▶ _Reading text_
• • • • •

[jira] Updated: (DERBY-3288) wrong query result in presence of a unique index

A B (JIRA) Mon, 28 Jan 2008 14:41:59 -0800

     [ 
https://issues.apache.org/jira/browse/DERBY-3288?page=com.atlassian.jira.plugin.system.issuetabpanels:all-tabpanel
 ]


A B updated DERBY-3288:
-----------------------

    Attachment: d3288_v2.patch

Attaching d3288_v2.patch, which is a first attempt a complete solution for this 
issue.  The patch does the following:

  1. Move all of the existing "pull optimizable" processing out
     of the getNextPermutation() method and into its own method,
     pullOptimizableFromJoinOrder(), for the sake of clarity.

  2. Add a call to pullOptimizableFromJoinOrder() that updates
     assignedTableMap to correctly reflect the pulling of the
     optimizable in question.
     
  3. Make the getNextPermutation() metod call the new method
     (pullOptimizableFromJoinOrder()) **BEFORE** trying to
     determine what the next legal optimizable for the join
     order can be.

Changes 1 thru 3 above fix the query as reported in this Jira.

• • • • •

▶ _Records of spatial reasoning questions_
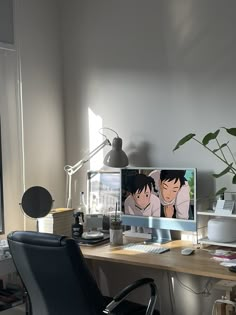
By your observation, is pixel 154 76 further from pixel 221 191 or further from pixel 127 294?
pixel 127 294

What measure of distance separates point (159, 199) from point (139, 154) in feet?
1.34

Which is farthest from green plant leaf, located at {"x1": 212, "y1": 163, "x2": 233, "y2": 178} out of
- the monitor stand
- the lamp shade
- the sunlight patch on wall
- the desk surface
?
the sunlight patch on wall

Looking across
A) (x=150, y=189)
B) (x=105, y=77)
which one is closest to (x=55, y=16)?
(x=105, y=77)

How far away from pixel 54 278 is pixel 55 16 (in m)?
2.23

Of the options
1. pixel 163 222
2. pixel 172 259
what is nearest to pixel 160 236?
pixel 163 222

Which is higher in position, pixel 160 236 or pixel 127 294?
pixel 160 236

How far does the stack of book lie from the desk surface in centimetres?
33

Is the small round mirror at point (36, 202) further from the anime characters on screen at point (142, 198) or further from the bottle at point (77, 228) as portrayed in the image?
the anime characters on screen at point (142, 198)

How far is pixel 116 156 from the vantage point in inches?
133

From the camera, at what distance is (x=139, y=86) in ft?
11.4

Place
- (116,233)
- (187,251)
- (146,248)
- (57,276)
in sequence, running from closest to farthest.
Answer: (57,276)
(187,251)
(146,248)
(116,233)

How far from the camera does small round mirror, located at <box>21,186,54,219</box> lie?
131 inches

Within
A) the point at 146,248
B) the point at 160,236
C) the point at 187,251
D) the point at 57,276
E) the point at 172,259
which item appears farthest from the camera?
the point at 160,236

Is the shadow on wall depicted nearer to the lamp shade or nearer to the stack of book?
the lamp shade
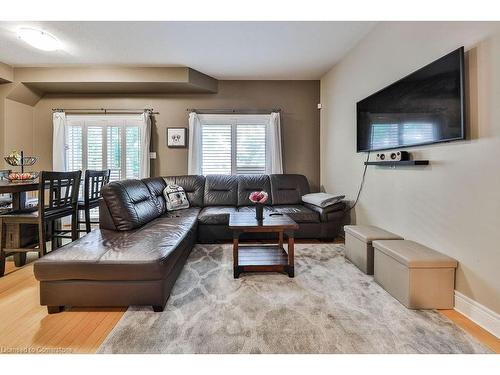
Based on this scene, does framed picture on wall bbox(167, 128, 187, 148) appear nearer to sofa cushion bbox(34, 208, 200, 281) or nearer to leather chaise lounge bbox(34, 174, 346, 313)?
leather chaise lounge bbox(34, 174, 346, 313)

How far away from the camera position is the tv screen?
5.85 feet

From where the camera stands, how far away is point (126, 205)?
2541 mm

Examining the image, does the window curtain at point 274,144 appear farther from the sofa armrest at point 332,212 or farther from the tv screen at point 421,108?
the tv screen at point 421,108

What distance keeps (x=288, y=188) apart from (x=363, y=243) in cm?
188

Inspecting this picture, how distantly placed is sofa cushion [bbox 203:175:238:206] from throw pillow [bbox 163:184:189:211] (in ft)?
1.20

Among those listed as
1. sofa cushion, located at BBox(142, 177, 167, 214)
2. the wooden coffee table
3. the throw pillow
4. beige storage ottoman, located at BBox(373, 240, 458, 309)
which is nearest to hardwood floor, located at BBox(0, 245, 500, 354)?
beige storage ottoman, located at BBox(373, 240, 458, 309)

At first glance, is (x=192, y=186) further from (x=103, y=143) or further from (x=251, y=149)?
(x=103, y=143)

• • • • •

▶ _Work to do_
A: Repeat the DERBY-3288 patch note word for word, everything from "A B updated" down to "sake of clarity.".
B: Write the next stretch of the DERBY-3288 patch note, carrying on from its last sentence.

▶ _Task responses_
A:
A B updated DERBY-3288:
-----------------------

    Attachment: d3288_v2.patch

Attaching d3288_v2.patch, which is a first attempt a complete solution for this 
issue.  The patch does the following:

  1. Move all of the existing "pull optimizable" processing out
     of the getNextPermutation() method and into its own method,
     pullOptimizableFromJoinOrder(), for the sake of clarity.

B:
But with those changes, store/SpaceTable.sql was failing with an ASSERT failure 
just as it did for d3288_incomplete_v1.patch.  I looked into this and 
eventually tracked it down to the fact that the FromVTI class misuses the 
"referencedTableMap" field that it inherits from ResultSetNode.java.  More 
specifically, that field is intended to hold table numbers for all FromTables 
which appear at or _beneath_ a given FromTable in the query tree.  But for 
FromVTI, the referencedTableMap was holding table numbers for all FromTables 
which were referenced by the _arguments_ to the FromVTI.  As an example, take 
the following query (which is pulled from store/SpaceTable.sql):

  select conglomeratename, isindex,
    numallocatedpages, numfreepages, pagesize, estimspacesaving
  from SYS.SYSSCHEMAS s, SYS.SYSTABLES t,
     new org.apache.derby.diag.SpaceTable(SCHEMANAME,TABLENAME) v
  where s.SCHEMAID = t.SCHEMAID
  and s.SCHEMANAME = 'APP'
  order by conglomeratename;

In this query SpaceTable will be parsed as a FromVTI and will get its own table 
number; SYSSCHEMAS and SYSTABLES will each get its own table number, as well.

That said, the referencedTableMap for the FromVTI should only contain the table 
number of the FromVTI itself--because there are no other FromTables beneath the 
FromVTI in the query tree (esp. FromVTI doesn't have any children nodes that 
are instances of FromTable).  But with the current codeline, the arguments for 
SpaceTable will be processed and their table numbers will be added to FromVTI's 
referencedTableMap, so that FromVTI's referenced table map will contain:

  { SYSSCHEMAS, SYSTABLES, SpaceTable }

instead of

  { SpaceTable }

This confuses the optimizer's dependency checking, which assumes that a 
FromTable's referenced map only contains table numbers for itself and any 
FromTable children. The result of this confusion is a join order that puts 
SpaceTable _before_ SYSSCHEMAS and SYSTABLES, which means that attempts to 
generate the FromVTI wll fail because the tables that it references have not 
yet been generated.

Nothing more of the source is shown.